Task:
Word for word, print all of the entries below.

Provided data:
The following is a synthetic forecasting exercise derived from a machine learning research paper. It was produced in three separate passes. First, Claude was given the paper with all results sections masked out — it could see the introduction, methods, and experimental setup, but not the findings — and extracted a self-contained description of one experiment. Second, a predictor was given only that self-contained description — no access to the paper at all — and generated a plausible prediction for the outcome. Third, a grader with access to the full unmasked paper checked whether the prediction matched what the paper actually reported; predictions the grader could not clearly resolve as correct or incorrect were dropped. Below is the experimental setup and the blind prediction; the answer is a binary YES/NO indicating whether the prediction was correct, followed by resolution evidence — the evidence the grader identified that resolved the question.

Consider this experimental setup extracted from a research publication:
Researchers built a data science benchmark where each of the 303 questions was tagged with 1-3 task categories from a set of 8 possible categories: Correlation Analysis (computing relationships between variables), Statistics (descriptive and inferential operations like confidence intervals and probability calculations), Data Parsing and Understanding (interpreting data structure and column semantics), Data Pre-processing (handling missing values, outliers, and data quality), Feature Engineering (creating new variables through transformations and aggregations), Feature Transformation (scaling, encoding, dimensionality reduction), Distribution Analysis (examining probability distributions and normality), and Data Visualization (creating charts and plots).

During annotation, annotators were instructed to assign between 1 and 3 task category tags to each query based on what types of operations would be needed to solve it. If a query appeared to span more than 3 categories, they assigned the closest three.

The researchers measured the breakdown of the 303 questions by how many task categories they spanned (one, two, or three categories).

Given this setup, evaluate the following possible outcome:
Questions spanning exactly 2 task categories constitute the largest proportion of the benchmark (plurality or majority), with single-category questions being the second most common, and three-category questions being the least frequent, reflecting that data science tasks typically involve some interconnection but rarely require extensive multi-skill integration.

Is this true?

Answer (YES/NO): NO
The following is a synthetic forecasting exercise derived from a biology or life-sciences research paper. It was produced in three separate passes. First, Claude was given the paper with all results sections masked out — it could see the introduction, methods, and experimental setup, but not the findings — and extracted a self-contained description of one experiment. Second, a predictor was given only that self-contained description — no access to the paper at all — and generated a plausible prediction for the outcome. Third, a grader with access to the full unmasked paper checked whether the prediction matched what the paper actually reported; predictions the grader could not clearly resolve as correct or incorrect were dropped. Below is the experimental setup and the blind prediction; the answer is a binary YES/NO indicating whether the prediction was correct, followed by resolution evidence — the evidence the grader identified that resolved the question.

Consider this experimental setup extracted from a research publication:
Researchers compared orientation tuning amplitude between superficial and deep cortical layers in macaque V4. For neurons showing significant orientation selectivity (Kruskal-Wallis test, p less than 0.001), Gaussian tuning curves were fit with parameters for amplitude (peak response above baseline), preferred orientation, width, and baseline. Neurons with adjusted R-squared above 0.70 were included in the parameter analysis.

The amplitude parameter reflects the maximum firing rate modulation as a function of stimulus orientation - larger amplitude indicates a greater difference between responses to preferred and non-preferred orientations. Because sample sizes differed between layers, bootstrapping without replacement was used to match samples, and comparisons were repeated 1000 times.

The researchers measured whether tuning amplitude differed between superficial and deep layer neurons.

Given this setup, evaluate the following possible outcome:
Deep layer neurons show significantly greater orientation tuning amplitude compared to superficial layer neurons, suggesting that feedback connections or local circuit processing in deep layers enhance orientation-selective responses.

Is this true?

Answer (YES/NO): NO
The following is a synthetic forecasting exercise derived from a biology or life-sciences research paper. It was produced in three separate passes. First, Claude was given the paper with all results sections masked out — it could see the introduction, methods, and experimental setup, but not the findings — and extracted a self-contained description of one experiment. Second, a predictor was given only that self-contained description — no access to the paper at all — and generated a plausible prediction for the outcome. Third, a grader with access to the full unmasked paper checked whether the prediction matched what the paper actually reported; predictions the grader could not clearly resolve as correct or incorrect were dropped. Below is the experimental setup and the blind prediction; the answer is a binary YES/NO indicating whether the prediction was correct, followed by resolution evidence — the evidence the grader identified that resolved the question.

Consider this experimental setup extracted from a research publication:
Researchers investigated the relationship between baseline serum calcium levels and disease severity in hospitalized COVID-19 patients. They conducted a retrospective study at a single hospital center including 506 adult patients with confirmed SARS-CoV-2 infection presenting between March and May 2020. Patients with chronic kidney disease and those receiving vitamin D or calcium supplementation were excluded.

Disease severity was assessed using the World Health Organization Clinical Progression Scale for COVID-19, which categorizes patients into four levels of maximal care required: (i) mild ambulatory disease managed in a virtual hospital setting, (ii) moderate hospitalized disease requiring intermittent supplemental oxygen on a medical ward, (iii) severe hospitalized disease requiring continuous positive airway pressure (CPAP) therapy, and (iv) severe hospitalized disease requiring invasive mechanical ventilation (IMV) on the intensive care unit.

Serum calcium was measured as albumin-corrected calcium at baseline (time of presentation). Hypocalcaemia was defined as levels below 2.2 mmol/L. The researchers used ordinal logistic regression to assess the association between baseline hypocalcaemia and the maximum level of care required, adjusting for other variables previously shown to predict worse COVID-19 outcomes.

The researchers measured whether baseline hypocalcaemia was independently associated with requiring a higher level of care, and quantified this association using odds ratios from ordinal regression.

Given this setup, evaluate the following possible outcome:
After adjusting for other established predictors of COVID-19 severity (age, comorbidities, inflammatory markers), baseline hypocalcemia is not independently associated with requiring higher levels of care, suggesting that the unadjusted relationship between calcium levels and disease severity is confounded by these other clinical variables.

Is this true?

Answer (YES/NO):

Response to this task:
The following is a synthetic forecasting exercise derived from a machine learning research paper. It was produced in three separate passes. First, Claude was given the paper with all results sections masked out — it could see the introduction, methods, and experimental setup, but not the findings — and extracted a self-contained description of one experiment. Second, a predictor was given only that self-contained description — no access to the paper at all — and generated a plausible prediction for the outcome. Third, a grader with access to the full unmasked paper checked whether the prediction matched what the paper actually reported; predictions the grader could not clearly resolve as correct or incorrect were dropped. Below is the experimental setup and the blind prediction; the answer is a binary YES/NO indicating whether the prediction was correct, followed by resolution evidence — the evidence the grader identified that resolved the question.

Consider this experimental setup extracted from a research publication:
Researchers built a data science benchmark where each of the 303 questions was tagged with 1-3 task categories from a set of 8 possible categories: Correlation Analysis (computing relationships between variables), Statistics (descriptive and inferential operations like confidence intervals and probability calculations), Data Parsing and Understanding (interpreting data structure and column semantics), Data Pre-processing (handling missing values, outliers, and data quality), Feature Engineering (creating new variables through transformations and aggregations), Feature Transformation (scaling, encoding, dimensionality reduction), Distribution Analysis (examining probability distributions and normality), and Data Visualization (creating charts and plots).

During annotation, annotators were instructed to assign between 1 and 3 task category tags to each query based on what types of operations would be needed to solve it. If a query appeared to span more than 3 categories, they assigned the closest three.

The researchers measured the breakdown of the 303 questions by how many task categories they spanned (one, two, or three categories).

Given this setup, evaluate the following possible outcome:
Questions spanning exactly 2 task categories constitute the largest proportion of the benchmark (plurality or majority), with single-category questions being the second most common, and three-category questions being the least frequent, reflecting that data science tasks typically involve some interconnection but rarely require extensive multi-skill integration.

Is this true?

Answer (YES/NO): NO
The following is a synthetic forecasting exercise derived from a biology or life-sciences research paper. It was produced in three separate passes. First, Claude was given the paper with all results sections masked out — it could see the introduction, methods, and experimental setup, but not the findings — and extracted a self-contained description of one experiment. Second, a predictor was given only that self-contained description — no access to the paper at all — and generated a plausible prediction for the outcome. Third, a grader with access to the full unmasked paper checked whether the prediction matched what the paper actually reported; predictions the grader could not clearly resolve as correct or incorrect were dropped. Below is the experimental setup and the blind prediction; the answer is a binary YES/NO indicating whether the prediction was correct, followed by resolution evidence — the evidence the grader identified that resolved the question.

Consider this experimental setup extracted from a research publication:
Researchers compared orientation tuning amplitude between superficial and deep cortical layers in macaque V4. For neurons showing significant orientation selectivity (Kruskal-Wallis test, p less than 0.001), Gaussian tuning curves were fit with parameters for amplitude (peak response above baseline), preferred orientation, width, and baseline. Neurons with adjusted R-squared above 0.70 were included in the parameter analysis.

The amplitude parameter reflects the maximum firing rate modulation as a function of stimulus orientation - larger amplitude indicates a greater difference between responses to preferred and non-preferred orientations. Because sample sizes differed between layers, bootstrapping without replacement was used to match samples, and comparisons were repeated 1000 times.

The researchers measured whether tuning amplitude differed between superficial and deep layer neurons.

Given this setup, evaluate the following possible outcome:
Deep layer neurons show significantly greater orientation tuning amplitude compared to superficial layer neurons, suggesting that feedback connections or local circuit processing in deep layers enhance orientation-selective responses.

Is this true?

Answer (YES/NO): NO
The following is a synthetic forecasting exercise derived from a biology or life-sciences research paper. It was produced in three separate passes. First, Claude was given the paper with all results sections masked out — it could see the introduction, methods, and experimental setup, but not the findings — and extracted a self-contained description of one experiment. Second, a predictor was given only that self-contained description — no access to the paper at all — and generated a plausible prediction for the outcome. Third, a grader with access to the full unmasked paper checked whether the prediction matched what the paper actually reported; predictions the grader could not clearly resolve as correct or incorrect were dropped. Below is the experimental setup and the blind prediction; the answer is a binary YES/NO indicating whether the prediction was correct, followed by resolution evidence — the evidence the grader identified that resolved the question.

Consider this experimental setup extracted from a research publication:
Researchers investigated the relationship between baseline serum calcium levels and disease severity in hospitalized COVID-19 patients. They conducted a retrospective study at a single hospital center including 506 adult patients with confirmed SARS-CoV-2 infection presenting between March and May 2020. Patients with chronic kidney disease and those receiving vitamin D or calcium supplementation were excluded.

Disease severity was assessed using the World Health Organization Clinical Progression Scale for COVID-19, which categorizes patients into four levels of maximal care required: (i) mild ambulatory disease managed in a virtual hospital setting, (ii) moderate hospitalized disease requiring intermittent supplemental oxygen on a medical ward, (iii) severe hospitalized disease requiring continuous positive airway pressure (CPAP) therapy, and (iv) severe hospitalized disease requiring invasive mechanical ventilation (IMV) on the intensive care unit.

Serum calcium was measured as albumin-corrected calcium at baseline (time of presentation). Hypocalcaemia was defined as levels below 2.2 mmol/L. The researchers used ordinal logistic regression to assess the association between baseline hypocalcaemia and the maximum level of care required, adjusting for other variables previously shown to predict worse COVID-19 outcomes.

The researchers measured whether baseline hypocalcaemia was independently associated with requiring a higher level of care, and quantified this association using odds ratios from ordinal regression.

Given this setup, evaluate the following possible outcome:
After adjusting for other established predictors of COVID-19 severity (age, comorbidities, inflammatory markers), baseline hypocalcemia is not independently associated with requiring higher levels of care, suggesting that the unadjusted relationship between calcium levels and disease severity is confounded by these other clinical variables.

Is this true?

Answer (YES/NO):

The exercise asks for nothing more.